I don't believe this is the right conclusion from a "wider-than-point-estimate" CI. It is an indication, that variations within the CI around the minimum that was reached don't have a large impact on the total error. This can make sense in your case if the PI is trying to max-out the inhibition with a very low Ki (which means that maximum inhibition even at very low concentrations was the best fit). But even if such a low value for Ki is the best fit, a significantly larger value almost produces the same results (as max perpetrator exposure is likely >> 3e-4 nM).

And. if a Ki value should not be allowed to become negative is nothing the PI can judge.

Maybe increasing contribution of CYP1A2 will allow the PI to obtain a result with higher confidence.

Yuri05 commented 4 years ago

@tobiasK2001

The (still maybe a bit naive ) user might think that the Identification problem is solved by moving the boundary. But is isn't.

I disagree. I don't see any reason why the PI problem cannot be considered as solved in this case.

He just had a quick look at the covariance matrix and the CI there and he overlooks that the point estimate has a very small value and the CI is quite large. He also does not worry that that it includes zero and negative values, which is not appropriate in that case.

In this case the CI interval can be considered as [0 .. p+θ] instead of [p-θ .. p+θ]. Which is indeed not quite accurate and I agree that in such a case we could show a warning as well (e.g. something like you proposed: "CI is larger than estimated value and includes zero. PI result might be not in a local minimum CI calculation (and all related results) might be innacurate.")

Alternatively we could consider CI estimation for bounded parameters.

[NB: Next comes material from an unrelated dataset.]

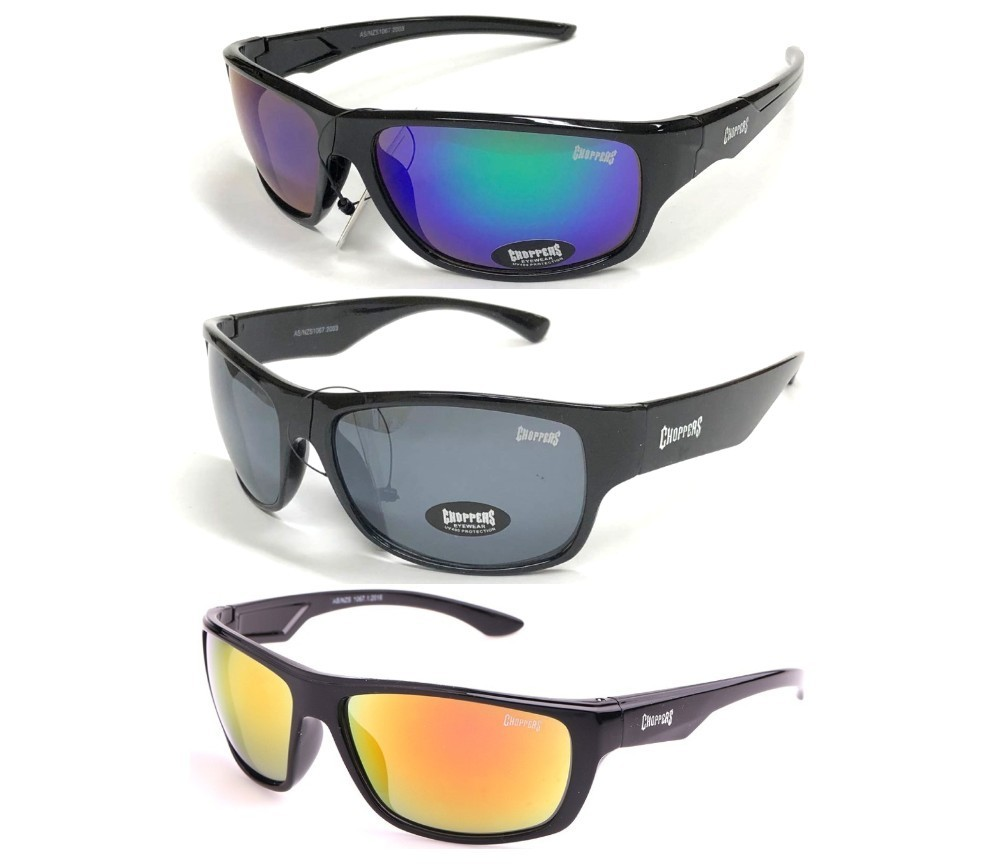 Choppers Sunglasses 3 Style Asst CHOP419/420/421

I am not good enough in statistics to say if the error we make using CI estimation for unbounded parameters is high enough to justify the effort though.

tobiasK2001 commented 4 years ago

Yes I would favour a message like this: "CI is larger than estimated value and includes zero. CI calculation (and all related results) might be inaccurate."

Regarding the CI estimation for bounded parameters: I have to confess that my statistics is not deep enough to judge on that. I talked with a statistician about that problem and his thinking went to the direction that the data available does not really support the estimation of that parameter and it#s uncertainty might impact the estimation of other parameters as well. So a probably better solution would be to leave that parameter out (that's in any case easier than trying to deal with CI estimation of asymmetric parameter distributions). Or one might think of implementing structural alternatives to circumvent this identifiability problems. It would be good if PK-sim points him in this direction with a small warning like above

Thank you all for your input and Ideas!